Bien sûr, Jon subira peut-être le même destin que Daenerys, ce qui pourrait ouvrir la voie à Sansa pour prendre sur le trône - une fin qui commence à sembler un peu inévitable, étant donné le nombre de moments au cours desquels les auteurs l'ont montrée exercer une compétence remarquable.

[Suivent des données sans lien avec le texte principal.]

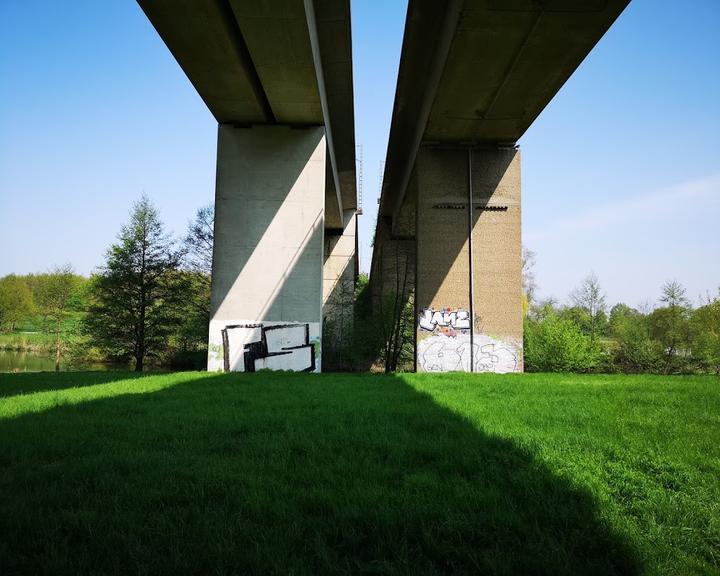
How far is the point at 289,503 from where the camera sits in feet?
9.21

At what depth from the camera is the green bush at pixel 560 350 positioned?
22.3m

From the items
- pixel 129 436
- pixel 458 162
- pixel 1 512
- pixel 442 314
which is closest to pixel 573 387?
pixel 129 436

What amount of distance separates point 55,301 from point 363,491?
101ft

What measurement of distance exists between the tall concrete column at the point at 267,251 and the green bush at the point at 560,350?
12377 millimetres

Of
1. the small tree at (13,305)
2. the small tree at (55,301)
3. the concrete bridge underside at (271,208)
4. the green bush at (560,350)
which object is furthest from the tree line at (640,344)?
the small tree at (13,305)

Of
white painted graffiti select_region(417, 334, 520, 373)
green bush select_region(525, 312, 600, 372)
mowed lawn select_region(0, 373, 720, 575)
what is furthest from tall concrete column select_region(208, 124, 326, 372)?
green bush select_region(525, 312, 600, 372)

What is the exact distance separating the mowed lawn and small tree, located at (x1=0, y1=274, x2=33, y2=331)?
4066 centimetres

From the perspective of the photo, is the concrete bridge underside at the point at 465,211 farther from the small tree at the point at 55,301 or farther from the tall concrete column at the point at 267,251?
the small tree at the point at 55,301

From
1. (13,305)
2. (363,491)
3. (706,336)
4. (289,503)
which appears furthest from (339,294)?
(13,305)

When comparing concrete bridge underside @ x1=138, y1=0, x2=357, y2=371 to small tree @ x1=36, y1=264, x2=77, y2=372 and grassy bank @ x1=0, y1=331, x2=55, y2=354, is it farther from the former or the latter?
grassy bank @ x1=0, y1=331, x2=55, y2=354

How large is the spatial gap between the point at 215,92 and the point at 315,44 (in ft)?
11.3

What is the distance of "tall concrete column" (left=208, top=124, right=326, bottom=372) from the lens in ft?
49.6

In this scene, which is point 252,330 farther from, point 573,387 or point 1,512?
point 1,512

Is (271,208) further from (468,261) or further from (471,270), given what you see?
(471,270)
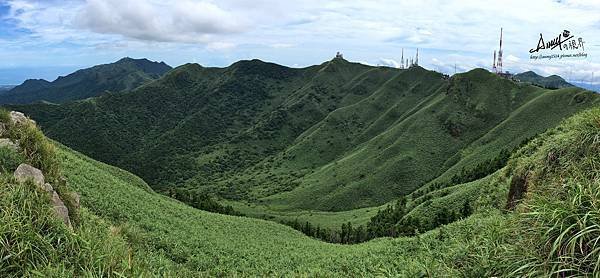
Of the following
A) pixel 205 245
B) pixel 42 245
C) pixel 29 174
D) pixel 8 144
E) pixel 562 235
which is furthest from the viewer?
pixel 205 245

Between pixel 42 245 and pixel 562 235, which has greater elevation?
pixel 562 235

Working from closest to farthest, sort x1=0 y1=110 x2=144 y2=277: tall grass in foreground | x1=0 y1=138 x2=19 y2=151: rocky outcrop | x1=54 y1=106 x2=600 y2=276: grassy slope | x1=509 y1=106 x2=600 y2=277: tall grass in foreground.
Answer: x1=509 y1=106 x2=600 y2=277: tall grass in foreground → x1=54 y1=106 x2=600 y2=276: grassy slope → x1=0 y1=110 x2=144 y2=277: tall grass in foreground → x1=0 y1=138 x2=19 y2=151: rocky outcrop

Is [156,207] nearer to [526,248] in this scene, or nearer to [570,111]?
[526,248]

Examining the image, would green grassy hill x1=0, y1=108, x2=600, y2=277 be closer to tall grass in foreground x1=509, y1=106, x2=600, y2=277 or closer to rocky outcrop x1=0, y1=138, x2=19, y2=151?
tall grass in foreground x1=509, y1=106, x2=600, y2=277

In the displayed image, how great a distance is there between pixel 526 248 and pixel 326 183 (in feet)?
509

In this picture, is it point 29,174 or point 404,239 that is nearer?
point 29,174

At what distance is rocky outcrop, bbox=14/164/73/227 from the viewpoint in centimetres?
1383

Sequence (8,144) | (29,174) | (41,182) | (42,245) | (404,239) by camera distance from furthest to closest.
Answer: (404,239) < (8,144) < (29,174) < (41,182) < (42,245)

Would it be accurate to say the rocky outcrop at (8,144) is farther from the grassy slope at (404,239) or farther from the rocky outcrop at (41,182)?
the grassy slope at (404,239)

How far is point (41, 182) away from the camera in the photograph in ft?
48.2

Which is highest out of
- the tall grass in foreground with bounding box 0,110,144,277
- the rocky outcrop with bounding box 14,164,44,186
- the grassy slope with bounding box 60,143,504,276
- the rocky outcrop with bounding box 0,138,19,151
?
the rocky outcrop with bounding box 0,138,19,151

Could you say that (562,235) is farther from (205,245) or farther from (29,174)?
(205,245)

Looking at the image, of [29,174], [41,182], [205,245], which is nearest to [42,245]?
[41,182]

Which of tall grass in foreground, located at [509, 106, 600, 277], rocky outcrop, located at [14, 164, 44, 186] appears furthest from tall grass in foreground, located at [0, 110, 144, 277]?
tall grass in foreground, located at [509, 106, 600, 277]
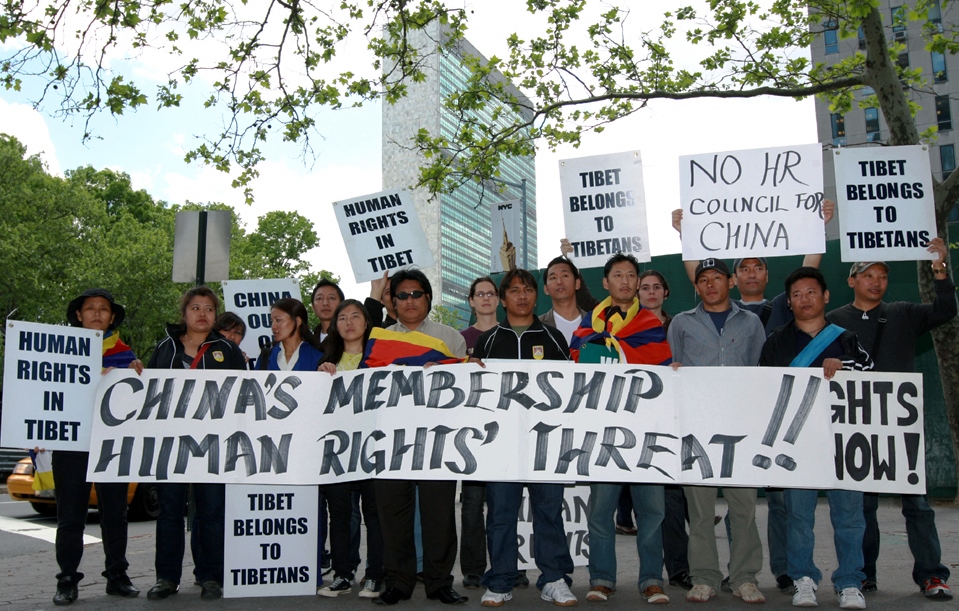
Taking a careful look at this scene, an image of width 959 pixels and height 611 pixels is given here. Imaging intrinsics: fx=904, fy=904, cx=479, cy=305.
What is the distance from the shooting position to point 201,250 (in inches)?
368

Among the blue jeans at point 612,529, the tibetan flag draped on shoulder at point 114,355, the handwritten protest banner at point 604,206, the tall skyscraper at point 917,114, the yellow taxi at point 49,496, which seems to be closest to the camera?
the blue jeans at point 612,529

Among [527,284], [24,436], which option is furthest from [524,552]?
[24,436]

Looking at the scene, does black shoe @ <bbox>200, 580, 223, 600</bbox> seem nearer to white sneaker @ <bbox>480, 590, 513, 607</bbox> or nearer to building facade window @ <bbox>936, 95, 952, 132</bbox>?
white sneaker @ <bbox>480, 590, 513, 607</bbox>

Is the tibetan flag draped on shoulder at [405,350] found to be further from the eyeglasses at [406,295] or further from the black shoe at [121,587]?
the black shoe at [121,587]

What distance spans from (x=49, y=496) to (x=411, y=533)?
920 centimetres

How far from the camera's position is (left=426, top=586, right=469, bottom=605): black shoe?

Mais je vais trop vite en besogne : ni Daenerys, ni Jon, ni Sansa ne peuvent prendre le trône de fer tant que Cersei Lannister n'est pas vaincu. Mais la reine folle a une fois de plus pris le dessus et, dans une manœuvre qui rappelle celles des groupes terroristes, a rempli King's Landing de méchants innocents pour dissuader les attaques extérieures. L'attitude de Cersei met fin une fois pour toutes à l'idée selon laquelle le Night King n'a jamais été conçu comme le grand méchant : pendant la majeure partie de l'épisode, elle se tient sur ses parapets, tout aussi menaçante que n'importe quel marcheur blanc. La scène de fin, pendant laquelle Qyburn émerge de la ville pour négocier avec Tyrion, est une copie du Seigneur des Anneaux : Le Retour du Roi - et si Qyburn est la Bouche de Sauron, alors Cersei est le Seigneur des Ténèbres lui-même.

Mais Arya se dirige vers elle, tout comme Jamie, qui a déjà assassiné le roi qu'il avait juré de servir afin d'empêcher la destruction de King's Landing. On pourrait affirmer qu'il a a une seconde chance de le faire.